Linear Analytics
Linear Analytics gives teams data-driven insight into how work is actually progressing. Instead of guessing whether the team is getting faster or slower, analytics surfaces patterns, trends, and velocity data you can act on. Managers use analytics for planning. Team leads use it for identifying bottlenecks. Engineers use it to understand their own throughput.
Access Analytics
Click Analytics in the left sidebar. By default, the analytics dashboard shows data for your current team. Use the team selector at the top to switch between teams. Most metrics update in real time as issues are created, moved, and closed.
Key Metrics Explained
| Metric | What It Measures | Why It Matters |
|---|---|---|
| Velocity | Estimate points completed per cycle | Predicts how much work fits in a future cycle |
| Cycle Completion Rate | Percentage of planned issues closed each cycle | Shows if the team over-commits or under-commits |
| Lead Time | Time from issue creation to issue closure | Measures total time work takes from start to done |
| Cycle Time | Time from "In Progress" to "Done" | Measures actual development speed once work starts |
| Throughput | Number of issues closed per week or cycle | Shows raw output volume over time |
| Burndown | Remaining work vs time left in a cycle | Predicts whether the cycle goal will be met |
| Scope Creep | Issues added to a cycle after it started | Identifies unplanned work that disrupts commitments |
Velocity Chart
Velocity is the most commonly tracked metric in agile teams. It shows how many estimate points the team completed across past cycles.

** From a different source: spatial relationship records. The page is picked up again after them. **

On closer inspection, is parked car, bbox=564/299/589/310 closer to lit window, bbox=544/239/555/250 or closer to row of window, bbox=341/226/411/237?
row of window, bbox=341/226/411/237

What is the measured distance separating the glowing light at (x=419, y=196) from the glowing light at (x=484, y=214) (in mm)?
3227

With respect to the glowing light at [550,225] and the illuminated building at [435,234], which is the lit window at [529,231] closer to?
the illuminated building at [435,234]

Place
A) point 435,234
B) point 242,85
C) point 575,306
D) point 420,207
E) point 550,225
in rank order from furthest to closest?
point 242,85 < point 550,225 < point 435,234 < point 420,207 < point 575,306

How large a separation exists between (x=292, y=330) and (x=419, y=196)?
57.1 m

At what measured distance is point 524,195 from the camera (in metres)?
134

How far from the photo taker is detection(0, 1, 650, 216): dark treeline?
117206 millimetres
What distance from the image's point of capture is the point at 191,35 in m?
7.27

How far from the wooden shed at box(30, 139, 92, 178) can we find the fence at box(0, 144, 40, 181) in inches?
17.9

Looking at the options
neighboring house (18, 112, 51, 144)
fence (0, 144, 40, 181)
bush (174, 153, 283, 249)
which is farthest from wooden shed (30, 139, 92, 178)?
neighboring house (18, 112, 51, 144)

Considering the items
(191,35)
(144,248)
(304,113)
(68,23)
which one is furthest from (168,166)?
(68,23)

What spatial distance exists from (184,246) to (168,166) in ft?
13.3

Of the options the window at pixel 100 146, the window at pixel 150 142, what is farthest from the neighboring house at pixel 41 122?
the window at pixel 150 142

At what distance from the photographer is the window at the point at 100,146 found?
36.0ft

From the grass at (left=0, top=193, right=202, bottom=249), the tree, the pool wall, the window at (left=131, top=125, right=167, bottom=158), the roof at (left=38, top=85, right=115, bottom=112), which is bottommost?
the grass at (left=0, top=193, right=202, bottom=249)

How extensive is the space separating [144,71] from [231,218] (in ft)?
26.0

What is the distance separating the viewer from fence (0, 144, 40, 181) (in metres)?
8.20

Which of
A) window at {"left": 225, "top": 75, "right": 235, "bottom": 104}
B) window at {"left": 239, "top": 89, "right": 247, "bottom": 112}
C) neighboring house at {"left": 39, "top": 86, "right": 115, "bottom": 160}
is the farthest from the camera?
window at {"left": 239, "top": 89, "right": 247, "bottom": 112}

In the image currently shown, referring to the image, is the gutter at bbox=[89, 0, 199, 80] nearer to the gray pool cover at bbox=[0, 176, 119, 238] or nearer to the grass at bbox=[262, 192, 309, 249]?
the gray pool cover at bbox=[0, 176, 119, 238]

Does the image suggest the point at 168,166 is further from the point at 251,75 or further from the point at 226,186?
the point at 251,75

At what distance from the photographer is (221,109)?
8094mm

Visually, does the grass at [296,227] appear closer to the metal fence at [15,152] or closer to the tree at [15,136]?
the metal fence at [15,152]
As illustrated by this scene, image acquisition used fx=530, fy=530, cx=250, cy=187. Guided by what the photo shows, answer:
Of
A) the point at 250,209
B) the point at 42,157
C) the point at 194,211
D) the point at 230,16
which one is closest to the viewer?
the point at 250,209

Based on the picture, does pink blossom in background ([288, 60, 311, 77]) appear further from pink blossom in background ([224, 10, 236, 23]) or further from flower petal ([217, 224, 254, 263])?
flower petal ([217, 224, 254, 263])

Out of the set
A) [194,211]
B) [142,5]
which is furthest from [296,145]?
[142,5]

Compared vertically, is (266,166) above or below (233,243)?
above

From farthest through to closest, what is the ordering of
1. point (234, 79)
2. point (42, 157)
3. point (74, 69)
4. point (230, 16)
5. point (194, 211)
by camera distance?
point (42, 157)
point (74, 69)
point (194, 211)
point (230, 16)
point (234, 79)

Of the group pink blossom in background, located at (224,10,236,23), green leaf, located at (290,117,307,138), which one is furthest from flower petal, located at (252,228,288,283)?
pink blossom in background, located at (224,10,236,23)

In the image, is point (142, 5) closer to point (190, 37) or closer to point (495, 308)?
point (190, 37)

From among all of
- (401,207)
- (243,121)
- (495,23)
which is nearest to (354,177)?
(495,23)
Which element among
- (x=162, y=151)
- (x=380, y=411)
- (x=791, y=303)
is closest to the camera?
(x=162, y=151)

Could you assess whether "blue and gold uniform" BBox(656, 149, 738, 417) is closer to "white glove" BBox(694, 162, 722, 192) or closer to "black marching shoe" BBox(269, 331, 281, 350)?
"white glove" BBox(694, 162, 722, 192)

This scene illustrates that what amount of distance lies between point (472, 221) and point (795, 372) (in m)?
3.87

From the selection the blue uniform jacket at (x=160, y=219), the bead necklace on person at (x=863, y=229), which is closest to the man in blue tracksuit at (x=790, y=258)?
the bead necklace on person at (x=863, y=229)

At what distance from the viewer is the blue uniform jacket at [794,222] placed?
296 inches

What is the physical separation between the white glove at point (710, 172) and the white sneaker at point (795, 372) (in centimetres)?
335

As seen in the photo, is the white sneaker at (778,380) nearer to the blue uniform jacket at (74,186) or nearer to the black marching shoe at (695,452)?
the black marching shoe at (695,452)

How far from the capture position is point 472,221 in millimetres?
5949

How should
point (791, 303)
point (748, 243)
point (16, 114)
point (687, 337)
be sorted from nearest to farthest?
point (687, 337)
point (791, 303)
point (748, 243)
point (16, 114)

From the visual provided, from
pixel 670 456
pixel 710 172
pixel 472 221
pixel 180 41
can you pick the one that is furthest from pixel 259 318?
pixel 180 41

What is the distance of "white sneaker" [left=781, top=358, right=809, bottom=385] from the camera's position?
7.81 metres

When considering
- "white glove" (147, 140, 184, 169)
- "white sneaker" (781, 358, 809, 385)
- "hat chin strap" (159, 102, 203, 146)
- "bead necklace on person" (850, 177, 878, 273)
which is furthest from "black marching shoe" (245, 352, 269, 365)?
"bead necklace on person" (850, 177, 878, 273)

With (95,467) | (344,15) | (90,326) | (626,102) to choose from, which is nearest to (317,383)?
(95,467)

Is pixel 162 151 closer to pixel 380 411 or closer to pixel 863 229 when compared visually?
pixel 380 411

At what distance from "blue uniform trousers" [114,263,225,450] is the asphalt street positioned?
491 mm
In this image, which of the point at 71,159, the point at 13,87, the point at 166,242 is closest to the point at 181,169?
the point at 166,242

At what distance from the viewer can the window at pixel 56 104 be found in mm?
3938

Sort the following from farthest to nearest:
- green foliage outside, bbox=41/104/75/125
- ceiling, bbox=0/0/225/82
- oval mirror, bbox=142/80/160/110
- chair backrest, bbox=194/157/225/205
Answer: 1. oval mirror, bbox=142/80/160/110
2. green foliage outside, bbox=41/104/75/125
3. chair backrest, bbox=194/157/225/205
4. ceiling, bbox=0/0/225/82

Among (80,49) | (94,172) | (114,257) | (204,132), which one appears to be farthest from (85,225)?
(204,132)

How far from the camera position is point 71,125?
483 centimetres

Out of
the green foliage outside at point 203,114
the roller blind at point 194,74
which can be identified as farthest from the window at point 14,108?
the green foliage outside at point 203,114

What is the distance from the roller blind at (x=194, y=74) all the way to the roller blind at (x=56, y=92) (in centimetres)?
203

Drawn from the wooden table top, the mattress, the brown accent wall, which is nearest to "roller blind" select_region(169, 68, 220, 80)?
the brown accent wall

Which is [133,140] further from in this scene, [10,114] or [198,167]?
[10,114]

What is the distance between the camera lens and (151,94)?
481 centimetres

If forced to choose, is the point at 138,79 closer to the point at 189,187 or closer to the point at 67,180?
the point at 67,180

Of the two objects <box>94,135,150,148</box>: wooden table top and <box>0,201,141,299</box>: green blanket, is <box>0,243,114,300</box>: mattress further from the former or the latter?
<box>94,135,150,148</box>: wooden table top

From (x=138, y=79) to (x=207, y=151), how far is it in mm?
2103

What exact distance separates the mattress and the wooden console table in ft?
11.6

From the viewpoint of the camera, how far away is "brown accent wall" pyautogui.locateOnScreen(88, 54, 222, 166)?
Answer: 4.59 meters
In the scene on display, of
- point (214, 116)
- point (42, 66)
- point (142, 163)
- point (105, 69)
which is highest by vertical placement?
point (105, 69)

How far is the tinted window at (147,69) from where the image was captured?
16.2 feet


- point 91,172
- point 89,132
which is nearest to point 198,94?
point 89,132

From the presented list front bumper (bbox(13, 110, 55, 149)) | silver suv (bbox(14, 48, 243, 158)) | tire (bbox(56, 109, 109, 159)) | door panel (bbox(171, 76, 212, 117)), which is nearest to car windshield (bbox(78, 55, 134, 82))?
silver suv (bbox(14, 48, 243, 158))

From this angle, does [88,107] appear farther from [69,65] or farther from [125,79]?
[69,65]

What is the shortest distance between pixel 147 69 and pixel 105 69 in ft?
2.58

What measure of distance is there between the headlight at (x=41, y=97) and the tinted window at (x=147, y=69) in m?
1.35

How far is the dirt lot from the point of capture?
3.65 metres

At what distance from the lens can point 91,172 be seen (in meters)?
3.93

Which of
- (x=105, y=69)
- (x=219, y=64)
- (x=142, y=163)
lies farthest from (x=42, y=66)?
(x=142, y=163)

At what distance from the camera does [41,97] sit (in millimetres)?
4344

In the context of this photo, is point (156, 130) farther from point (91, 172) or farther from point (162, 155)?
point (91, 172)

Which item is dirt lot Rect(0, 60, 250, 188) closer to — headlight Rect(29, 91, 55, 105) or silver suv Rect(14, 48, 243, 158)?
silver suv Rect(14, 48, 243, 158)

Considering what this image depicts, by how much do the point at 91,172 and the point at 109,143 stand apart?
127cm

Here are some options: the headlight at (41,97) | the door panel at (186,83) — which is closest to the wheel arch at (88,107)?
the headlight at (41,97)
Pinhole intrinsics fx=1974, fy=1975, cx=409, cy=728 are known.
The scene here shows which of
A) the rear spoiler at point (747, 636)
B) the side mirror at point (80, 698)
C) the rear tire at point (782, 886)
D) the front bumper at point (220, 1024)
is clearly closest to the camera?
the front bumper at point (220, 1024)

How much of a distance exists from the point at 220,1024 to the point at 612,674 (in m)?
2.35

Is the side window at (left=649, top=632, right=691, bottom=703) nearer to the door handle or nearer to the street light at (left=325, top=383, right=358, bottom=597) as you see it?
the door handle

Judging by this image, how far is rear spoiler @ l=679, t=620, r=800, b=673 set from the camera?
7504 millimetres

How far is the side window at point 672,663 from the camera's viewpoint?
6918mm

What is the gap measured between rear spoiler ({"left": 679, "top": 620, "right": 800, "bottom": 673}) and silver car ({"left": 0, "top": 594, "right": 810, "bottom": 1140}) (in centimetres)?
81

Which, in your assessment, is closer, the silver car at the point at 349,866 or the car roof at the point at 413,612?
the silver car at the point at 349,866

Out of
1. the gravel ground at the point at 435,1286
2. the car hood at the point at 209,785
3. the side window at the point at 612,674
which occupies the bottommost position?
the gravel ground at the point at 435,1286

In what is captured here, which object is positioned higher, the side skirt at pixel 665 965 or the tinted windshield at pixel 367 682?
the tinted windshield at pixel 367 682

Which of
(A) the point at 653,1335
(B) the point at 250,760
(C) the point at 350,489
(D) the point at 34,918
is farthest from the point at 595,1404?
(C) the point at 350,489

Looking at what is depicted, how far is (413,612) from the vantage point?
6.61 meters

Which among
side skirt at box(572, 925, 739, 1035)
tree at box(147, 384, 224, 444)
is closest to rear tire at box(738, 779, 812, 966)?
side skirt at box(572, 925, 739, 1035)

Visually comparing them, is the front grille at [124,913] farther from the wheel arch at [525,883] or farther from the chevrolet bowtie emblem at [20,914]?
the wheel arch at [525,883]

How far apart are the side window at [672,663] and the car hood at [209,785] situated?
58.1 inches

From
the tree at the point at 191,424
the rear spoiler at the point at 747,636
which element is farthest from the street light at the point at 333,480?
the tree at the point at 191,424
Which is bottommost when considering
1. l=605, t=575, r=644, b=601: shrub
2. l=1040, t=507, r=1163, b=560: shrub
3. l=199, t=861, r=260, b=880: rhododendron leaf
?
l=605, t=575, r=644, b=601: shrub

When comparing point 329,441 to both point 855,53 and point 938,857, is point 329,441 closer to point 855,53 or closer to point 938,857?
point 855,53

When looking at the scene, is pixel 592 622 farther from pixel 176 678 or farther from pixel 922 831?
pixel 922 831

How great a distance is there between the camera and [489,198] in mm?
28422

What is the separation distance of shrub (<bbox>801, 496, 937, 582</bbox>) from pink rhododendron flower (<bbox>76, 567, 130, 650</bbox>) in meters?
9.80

VELOCITY CHART (Estimate Points per Cycle)
Points
40 │
35 │ ▓▓
30 │ ▓▓ ▓▓ ▓▓
25 │ ▓▓ ▓▓ ▓▓ ▓▓
20 │ ▓▓ ▓▓ ▓▓ ▓▓ ▓▓
15 │ ▓▓ ▓▓ ▓▓ ▓▓ ▓▓
└──────────────────────────────
S20 S21 S22 S23 S24
Sprint (Cycle)
Average velocity: 28 points per cycle
Use this average to plan the next cycle's capacity.
Burndown Chart
The burndown chart tracks remaining work inside an active cycle. The X axis shows days of the cycle. The Y axis shows remaining issues or points. The ideal line shows the pace needed to finish on time. The actual line shows what's really happening.
CYCLE BURNDOWN CHART
Remaining
Issues
14 │ ●
12 │ ●
10 │ ─ ─ ─ ─● ─ ─ ← Ideal line (target pace)
8 │ ●
6 │ ●
4 │ ●
2 │ ●
0 │ ●
└──────────────────────────────
Day1 3 5 7 9 11 13 (End)
● Actual completion
─ Ideal pace
Result: Team finished slightly ahead of pace — good sign
Lead Time vs Cycle Time
These two metrics are often confused. Understanding the difference is important for diagnosing the right problems.
ISSUE TIMELINE
Jun 1: Issue created (ENG-77 filed as a bug)
│
│ ← This gap = waiting time (triage, planning, assignment)
│
Jun 8: Work begins (moved to In Progress)
│
│ ← This gap = CYCLE TIME (active development)
│
Jun 11: Issue closed (Done)
│
└─────────────────────────────────────────
Lead Time = Jun 1 → Jun 11 = 10 days (creation to done)
Cycle Time = Jun 8 → Jun 11 = 3 days (started to done)
High lead time with low cycle time means work sits in the queue too long before anyone starts. The fix is better triage and faster assignment, not faster development.
Analytics by Assignee
The analytics dashboard can break down metrics by individual team member. This shows each person's throughput, average cycle time, and number of issues completed per period.
Use this view carefully. The goal is to understand workload distribution, not to rank team members. A lower throughput number might mean someone worked on fewer, larger issues — not that they worked less.
| Member | Issues Closed (This Cycle) | Avg Cycle Time | Points Completed |
|---|---|---|---|
| Alice | 8 | 1.5 days | 18 |
| Bob | 4 | 3.2 days | 22 |
| Carlos | 6 | 2.1 days | 14 |
Using Analytics for Cycle Planning
Use analytics before planning each new cycle to answer three questions:
- What is our average velocity? Use the last 3–5 cycles as the baseline. Only commit to work at or below this average.
- Did we over-commit last cycle? A carry-over rate above 20% means the team took on too much. Reduce the next cycle's planned load.
- Are cycle times increasing? Rising average cycle time signals growing complexity, unclear requirements, or team bottlenecks to investigate.